所以华坚只能硬着头皮劝解到:“云裳,我不是那个意思,你自己想想,现在宫成林都死了,你留在宫家,又有什么用呢?他们是因为你,才失去了儿子,说不定宫家一生气,还会把这笔账算在你头上,到时候你留在宫家里外不是人,还要受气,你这又是何苦呢?”
“什么因为我?”没想到华云裳脸色虽然和善,语气却一点儿也不客气,轻皱着琼鼻问他:“你说宫家因为我,失去了儿子,这是什么意思?难道你们已经查到了凶手,笃定是因为有人不想让华家和宫家联姻,所以才出手刺杀了宫成林?”
“我……”华坚又一次语噎。
他确实是这么想的,而且事实上,民间也大多是这么流传的。
刺杀宫家的嫡子和继承人,这可不是一件小事,如果没有更大的追求和更深的阴谋,谁会去干这种注定了要送命的买卖呢?
所以最大的可能,就是有人想破坏华家和宫家的这桩联姻,然后利用华家虚弱的时候,一举把华家给吞并掉。
要知道,宫家虽然在长安城一家独大,但这毕竟是民主社会,宫家也不是说就能在长安城里只手遮天的,实际上,宫家这些年来为了避嫌,已经将很多权力都让了出来,逐渐让政府和军队来主掌长安城真正的权柄。

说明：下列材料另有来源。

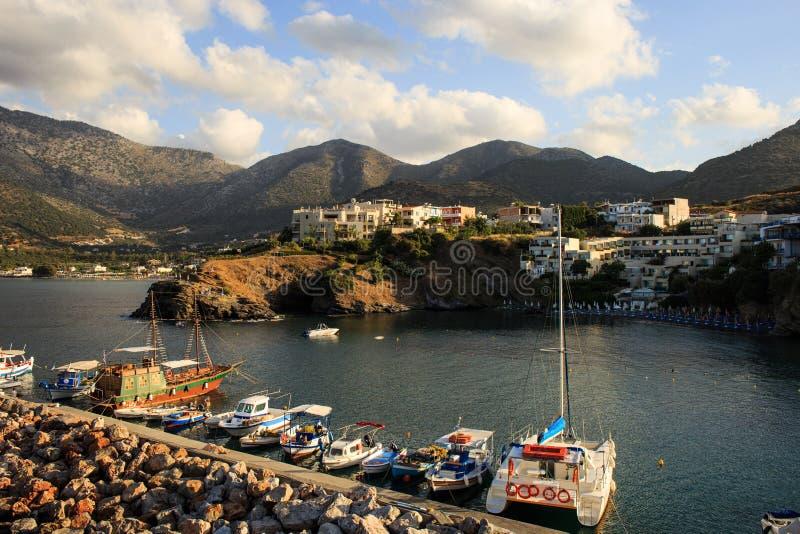 有海洋船的,小船港口 从峭壁的全景在海湾巴厘岛克利特,希腊 库存图片
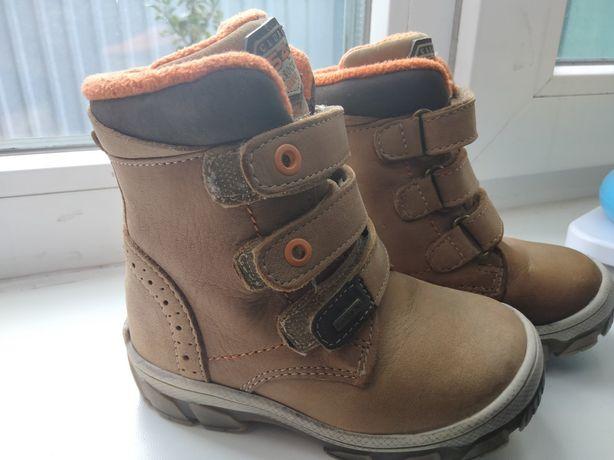 Продам стильные термо ботинки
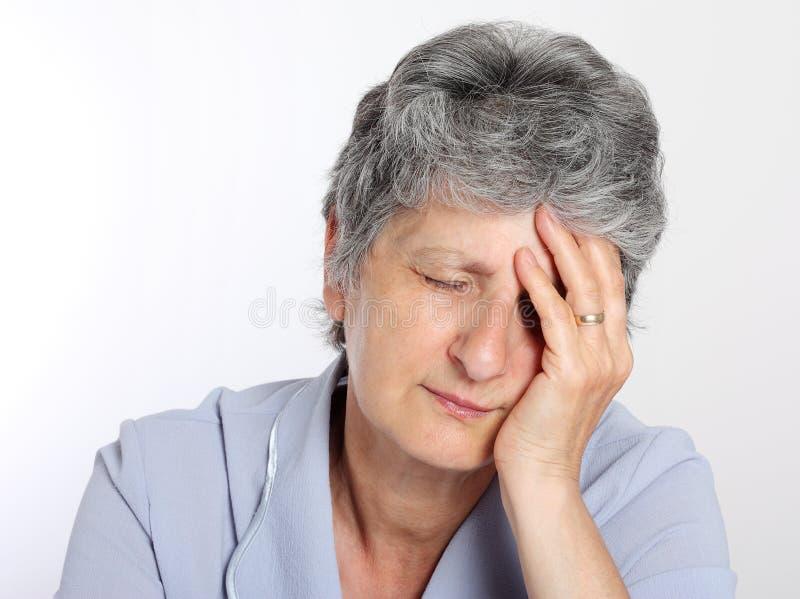 Portrait einer traurigen älteren Frau lizenzfreie stockbilder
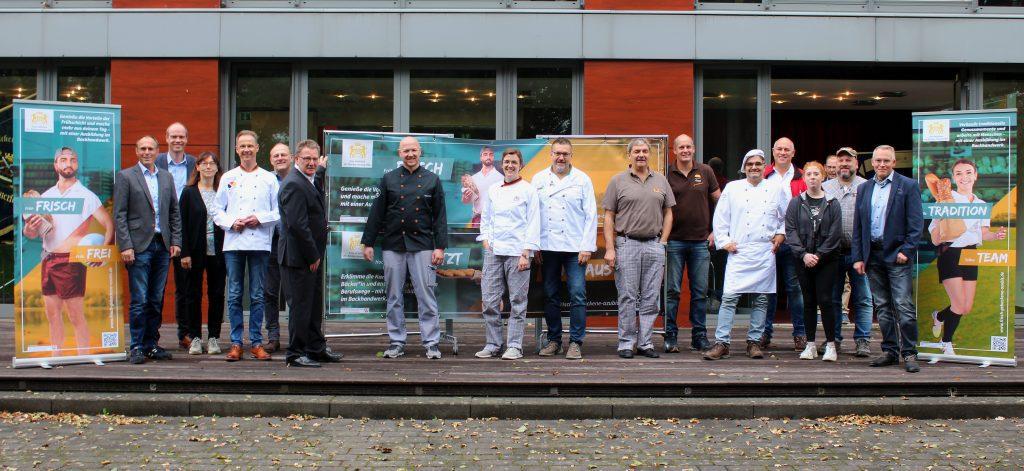 """Ausbildungskampagne """"frisch gebackene Azubis"""" der Bäcker-Innung gestartet - region, region-arnsberg-sundern"""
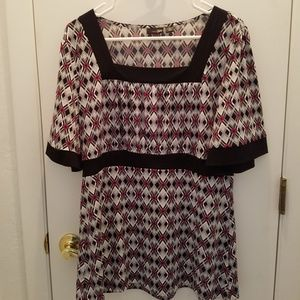 East 5th size Large Top black purple top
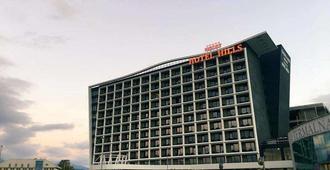 萨拉热窝山会议及温泉Spa酒店 - 萨拉热窝 - 建筑
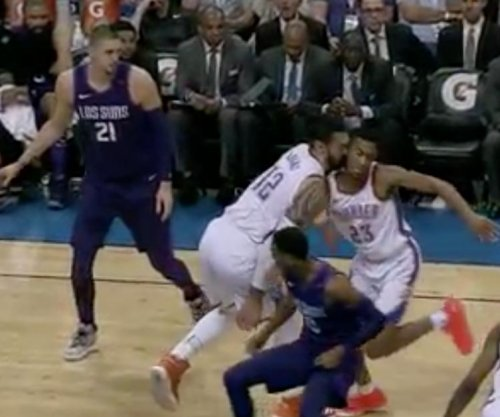 Thunder's Adams accidentally knocks out teammate Ferguson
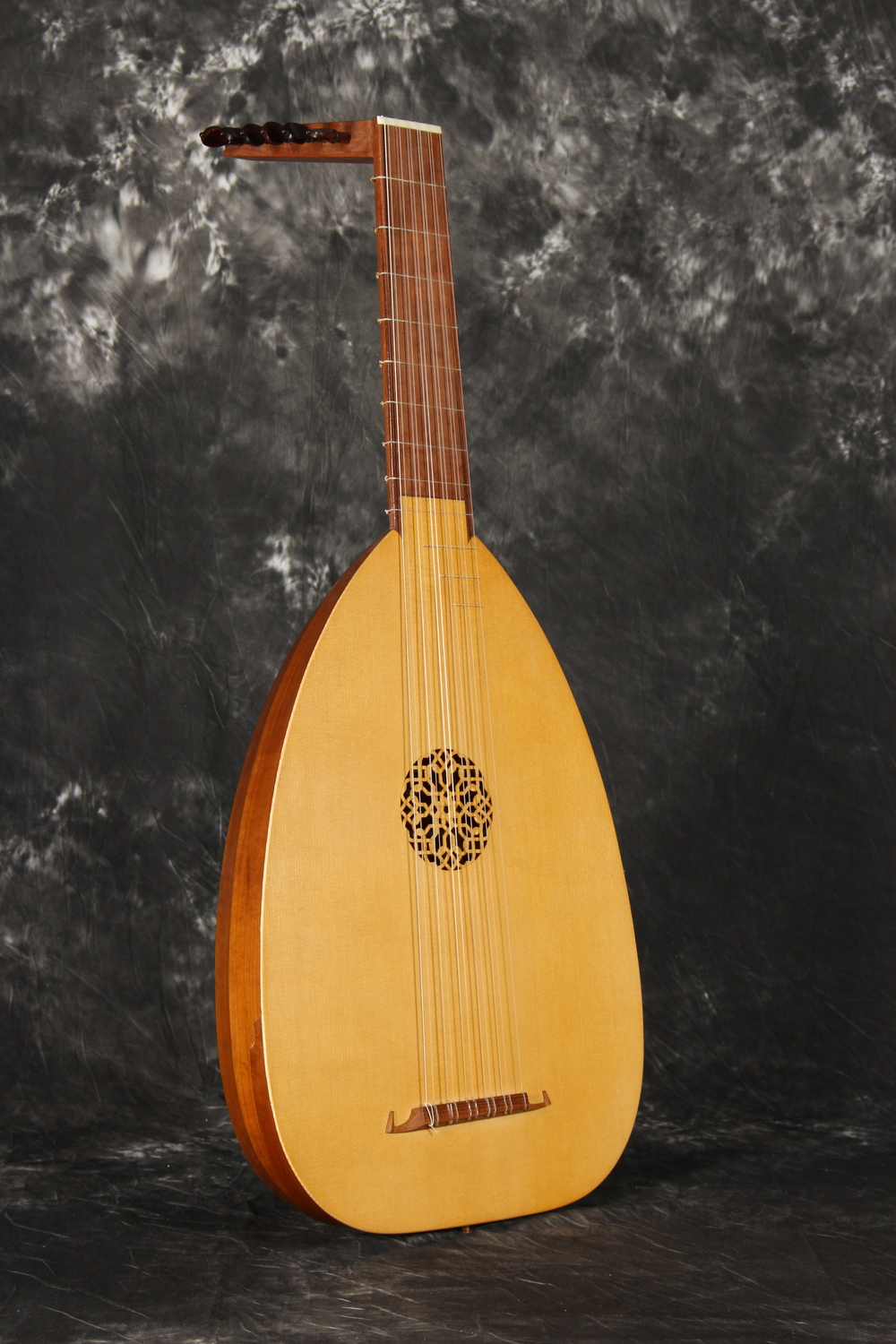 Six course Recercar lute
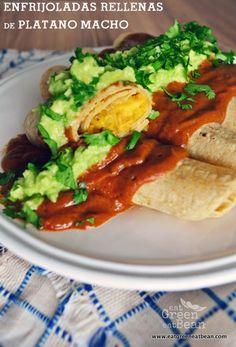 ENFRIJOLADAS RELLENAS DE PLÁTANO MACHO  Un twist delicioso de un platillo típico de la comida mexicana, super nutritivo, sin nada de aceite ni ingredientes que dañen tu salud. Ideal para toda la familia!!  #comidamexicana #singluten #sinhuevo #sinlacteos #vegana #vegetariana #recetasaludable Vegetarian Recipes Easy, Veggie Recipes, Mexican Food Recipes, Real Food Recipes, Cooking Recipes, Healthy Recipes, Ethnic Recipes, I Love Food, Good Food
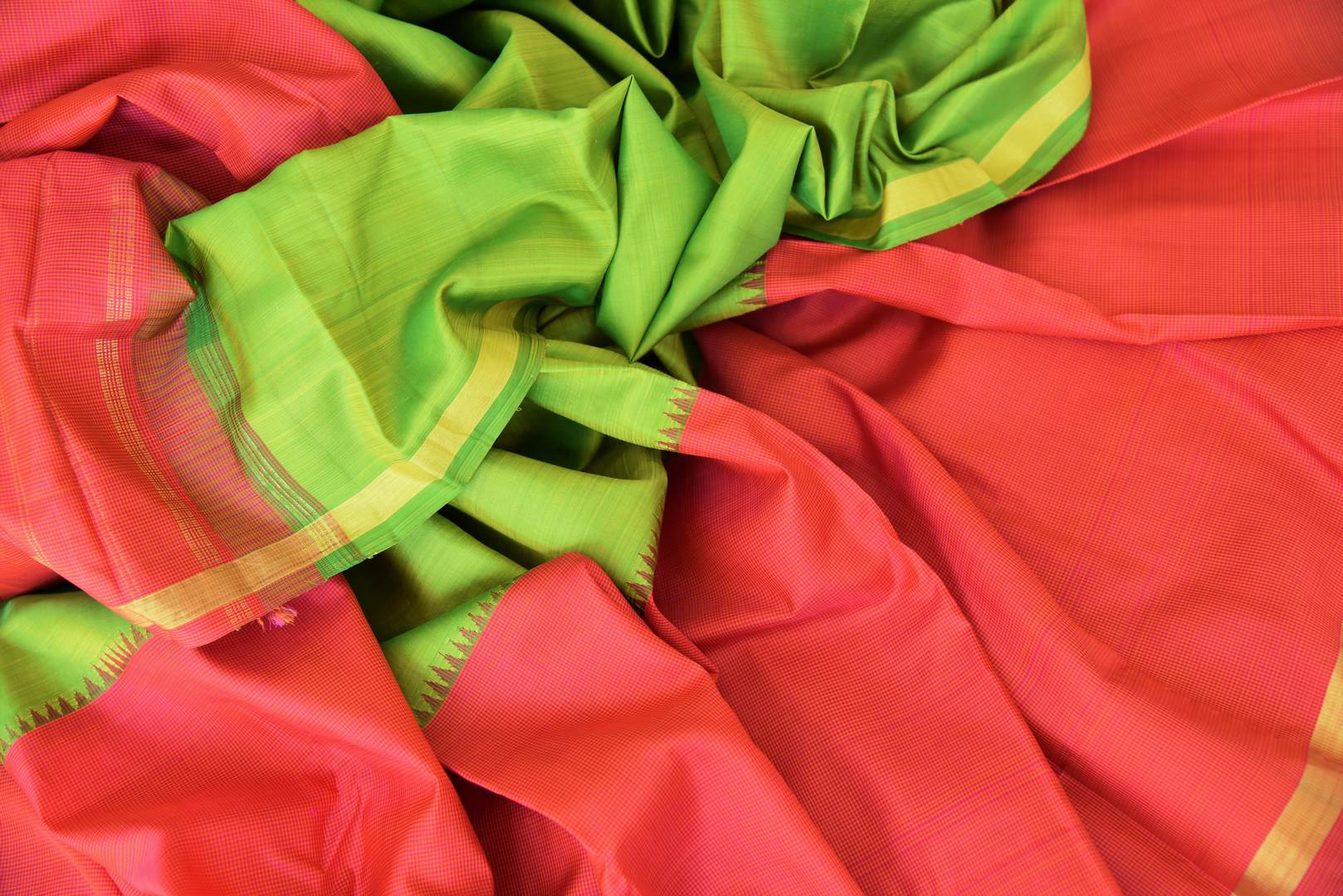 Shop green and red color Kanjivaram silk saree online in USA. Make your Indian saree look rich with beautiful Indian Kanchipuram silk sarees from Pure Elegance Indian clothing in USA or shop online.-details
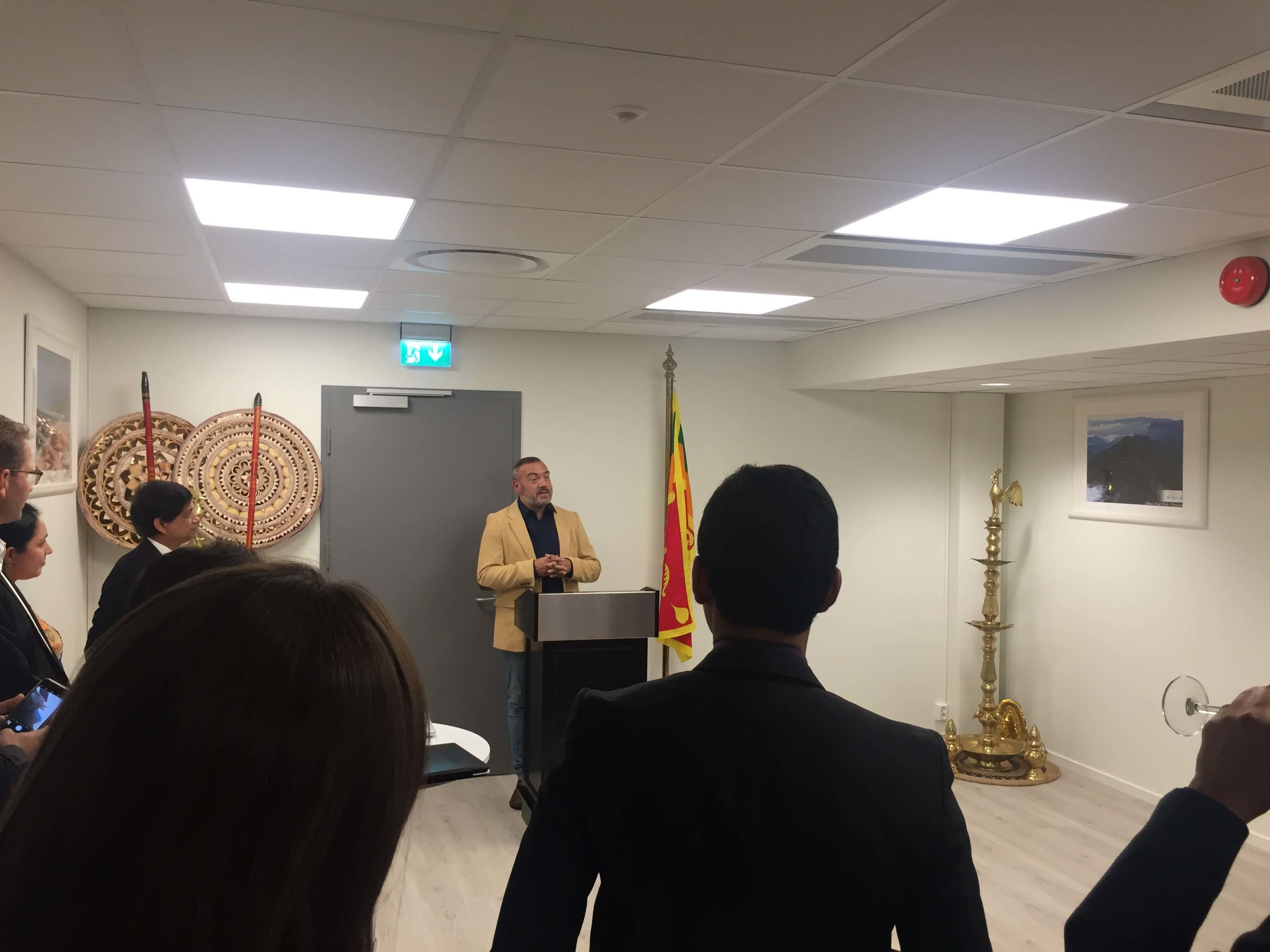 Invited guest at the Embassy of Sri Lanka - 28.09.2017 - Skøyen, Oslo - Tin was cordially invited by the Ambassador of Sri Lanka, Jayantha Palipane, to the meet the Sri Lankan delegate of startups and participants at the Oslo Innovation Week.Other invited guests were TIQRI, ICT Norway, Oslo municipality, officials from Houston, etc. Fredrik Syversen,director of business development at ICT Norway in his mighty fine blazer, holding a speech about something important.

所以这时候如果有哪个家族能够在整体实力上彻底的超越宫家的话,那即使那位强大的甲皇亲自出面,说不定也无法扭转乾坤,再次让长安城笼罩在宫家的阴影之下。
这种时候,很多亡命之徒当然会不惜一切,尽可能的阻挠两家的这桩婚姻。
所以民众的猜测,大多是望着这个方向去考虑的,就连宫家追查破案的线索,也基本是遵循着这个方向去寻找线索。
但这些话,永远只能是猜测,在没有找到事实上的证据之前,谁也不知道具体的原因到底是什么。
所以面对华云裳的诘问,华坚一时间又感到有些难以解释。
但幸好这时候,他旁边的枕边人替他出面解了这次困境。
“云裳。”凤玉致的声音幽幽的从旁边响起,她看着自己的女儿,脸上流露出丝丝忧伤:“你真的不肯回家吗?你可要想好了,如果留在宫家,你就要守一辈子的活寡了?”
这句话一说出口,华云裳的身体果然微微的颤了一颤。
就连旁边的华坚,也忍不住暗自叫好。
凤玉致这句话杀伤力太大了!
对于一个女人来说,比被当成工具利用更悲惨的事情是什么?
没错,就是守活寡,一辈子都只能孤苦伶仃,到老了也没有个人在床头为自己送终。
华云裳留在宫家,她的身份是什么?
当然就是宫家的媳妇儿。
可宫成林已经死了!
华云裳没有了丈夫,现在只剩下宫家媳妇这个名义,她要想留在宫家,就必须一直保持着这个身份,否则她一旦再嫁,宫家也就没有继续收留她的理由了。
所以她除非不嫁,否则不可能一辈子都留在宫家,但只要她留在宫家,就必须守一辈子的活寡!
凤玉致这句话,也不知道是真的担忧女儿的未来,还是为了替自己的丈夫找个说辞,但不可否认,她的切入点的确犀利,正好就击中了华云裳的软肋。
华云裳的眼神一下子迷蒙起来。
不知道为什么,她此刻心里除了因为“母亲”的话而有些烦恼之外,竟然还意外的浮现出一道朦朦胧胧的身影。
那是她这十几年来可能唯一的一个“朋友”,她曾在他面前袒露心扉,也曾在他面前袒露身体。
但她很清楚,他们两个人是不可能的,她是豪门贵族的大家闺秀,而他……只不过是个贫民窟出来的穷小子啊!
华云裳的脸色变得十分精彩,一会儿充满了哀愁,一会儿又充满了回忆。
可这时候华坚却自以为找到了说服她的方法,当即顺着凤玉致的思路往下说道:“云裳,你母亲说的对啊,你留在宫家,只能是守活寡。你才二十岁,还这么年轻,难道你就想这样过一辈子吗?你……难道不想继承你爷爷的遗志,将华家发扬光大,让华家成为长安城内数一数二的豪门吗?”
“发扬光大?”哪知他不说还好,他这么一说,华云裳反而从那种患得患失的迷茫中挣脱出来,嘴角挂上了一抹微微的讥笑。
“原来没了女人,你们华家这一大屋子男子,就无法将华家发扬光大了吗?原来你们华家发扬光大的基础,都是靠把自己的女儿送出去,用她们来交换利益吗?堂叔,你这么一说,我反而更不想回去了,回去之后,谁知道下一次我又会被送到哪家去呢?雷家?欧阳家?还是什么张家李家王家?哈哈哈,与其如此,我还不如留在宫家,守一辈子活寡呢!”
“云裳!”华坚还没来得及说话,凤玉致却已经悲鸣一声站了起来:“你真的……这么恨我们吗?”
华云裳看了她一眼,眼中闪过一抹哀伤,却也闪过一抹决绝。
“不!”她轻声地说道:“我没恨过任何人,因为来宫家,是我自己的选择。但是……堂婶,就像你一样,你当初选择的是爱情,而我,选择的是自由!”
“自由?”凤玉致的口中轻轻地重复着这两个字,蓦的,一抹水光从她眼眶中缓缓泛起,然后如同珍珠般滴落下来。